Your growth has caught the attention of Y Combinator, 500 Global, and other top-tier funds. What do they see in Kunfupay?
They see the product’s scalability. The market is huge—the creator economy is on track to reach $480 billion—and it’s booming. Kunfupay launched at the perfect moment, and the product’s viral growth is very attractive to any investor. We have incredible technology—blockchain, our own wallet, native AI—but let’s be honest: no one invests in technology unless it’s accompanied by very high growth. What really convinces them is that we’ve gone from zero to 10 million in two years without external funding. That’s what opens doors. In fact, we’re very likely to announce a major funding round soon.
It all sounds great, but let’s be honest: what’s the hardest part of building something like this?
The hardest part has been finding people who share the mission. You can have the best technology and the best market, but if you don’t have a team that works the way you do, that enjoys the process, the challenges, and the constant learning, you won’t get anywhere. Building a payments infrastructure in more than 20 countries is brutally complex—every country has its own regulations, its own banks, its own particularities. There are weeks when you solve a problem in Colombia and something breaks in Mexico. To handle that, you need people who aren’t just good at their jobs, but who are just as convinced as you are that this is worth it. Finding those people has been the hardest part, and when you find them, the most valuable. That said, I really enjoy all of this. Sometimes you get tired, you burn out—it’s inevitable. But after a few days of rest, I’m ready to get back to work. I guess that’s what sets an entrepreneur apart from someone who simply has an idea.
Let’s talk about the future. Where do you see Kunfupay in five years?
I always say the same thing: aim for Mars and you’ll at least reach the Moon. In five years, I estimate we’ll be one of the most important players in social media payments. The subscription vertical for SaaS companies will be fully established and will be a very important part of the business.
But what excites me the most is the wallet. It’s our core product, and in five years it will be so mature and have so many integrated services that it will function like a global bank. A global bank for digital entrepreneurs, where they can invest, borrow money to grow their businesses, exchange currencies, and access all the financial services they might need
A global bank without actually being a bank. That sounds huge.
We have all the pieces to build it.
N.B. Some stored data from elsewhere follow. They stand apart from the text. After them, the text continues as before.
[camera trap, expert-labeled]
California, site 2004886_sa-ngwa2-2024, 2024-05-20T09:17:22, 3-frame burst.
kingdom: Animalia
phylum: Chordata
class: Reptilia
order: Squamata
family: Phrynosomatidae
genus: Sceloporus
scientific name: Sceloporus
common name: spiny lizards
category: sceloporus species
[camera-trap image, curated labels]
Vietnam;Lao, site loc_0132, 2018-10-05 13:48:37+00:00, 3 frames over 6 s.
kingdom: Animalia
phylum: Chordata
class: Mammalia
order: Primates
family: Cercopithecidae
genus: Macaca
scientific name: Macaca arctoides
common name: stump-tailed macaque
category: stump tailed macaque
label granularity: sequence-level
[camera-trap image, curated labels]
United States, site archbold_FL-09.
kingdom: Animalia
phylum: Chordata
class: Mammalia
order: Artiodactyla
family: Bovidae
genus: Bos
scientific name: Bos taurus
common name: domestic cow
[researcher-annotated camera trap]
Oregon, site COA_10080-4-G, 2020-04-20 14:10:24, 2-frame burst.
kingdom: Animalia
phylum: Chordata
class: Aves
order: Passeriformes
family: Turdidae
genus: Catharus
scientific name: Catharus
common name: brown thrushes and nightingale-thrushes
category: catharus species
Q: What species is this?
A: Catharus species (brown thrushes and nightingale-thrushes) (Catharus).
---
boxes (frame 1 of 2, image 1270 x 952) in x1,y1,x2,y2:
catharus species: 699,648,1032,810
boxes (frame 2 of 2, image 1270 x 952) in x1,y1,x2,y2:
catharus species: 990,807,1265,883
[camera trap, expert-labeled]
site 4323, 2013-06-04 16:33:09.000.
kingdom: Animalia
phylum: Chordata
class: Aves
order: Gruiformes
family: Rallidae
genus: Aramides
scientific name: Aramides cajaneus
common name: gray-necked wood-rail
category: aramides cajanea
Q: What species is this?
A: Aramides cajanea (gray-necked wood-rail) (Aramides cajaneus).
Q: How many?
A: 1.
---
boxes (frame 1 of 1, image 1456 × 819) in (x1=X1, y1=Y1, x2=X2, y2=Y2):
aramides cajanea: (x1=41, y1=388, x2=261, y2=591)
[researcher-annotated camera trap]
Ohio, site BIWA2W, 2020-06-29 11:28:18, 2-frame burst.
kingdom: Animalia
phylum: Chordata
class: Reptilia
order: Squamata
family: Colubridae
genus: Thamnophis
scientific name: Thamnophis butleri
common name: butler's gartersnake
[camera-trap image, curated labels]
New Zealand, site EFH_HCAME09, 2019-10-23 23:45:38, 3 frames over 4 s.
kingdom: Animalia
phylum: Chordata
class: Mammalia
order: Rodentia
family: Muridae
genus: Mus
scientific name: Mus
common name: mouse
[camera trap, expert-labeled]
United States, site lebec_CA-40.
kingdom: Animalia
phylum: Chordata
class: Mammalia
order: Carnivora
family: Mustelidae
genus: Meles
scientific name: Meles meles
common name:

The wallet already exists, the payment infrastructure in 20 countries is already up and running, the card is already operational, and the AI is already working. Now it’s a matter of adding layers—loans, investments, insurance, currency exchange—and honestly, we don’t have much left to do. The foundation is laid. We’ve already built the hardest part. The rest is execution, and we’re very fast at that.
One last question. Outside of Kunfupay, who is Rubén Romero?
Just a regular guy from Murcia. I like spending time with my family, with my friends, playing sports, and above all, traveling—though lately I haven’t been able to do it as much as I’d like, because the workload at Kunfupay is brutal. But I’m not complaining. We’re building something big, and that requires sacrifices. There’ll be time to travel once the platform runs on its own. Although, knowing me, by then I’ll probably already be working on something else. (laughs)
But seriously, what drives me is something very simple: proving that from Spain, with the right vision and the right technology, you can build companies that compete with the best in the world. That’s what we’re doing. And we’ve only been at it for two years.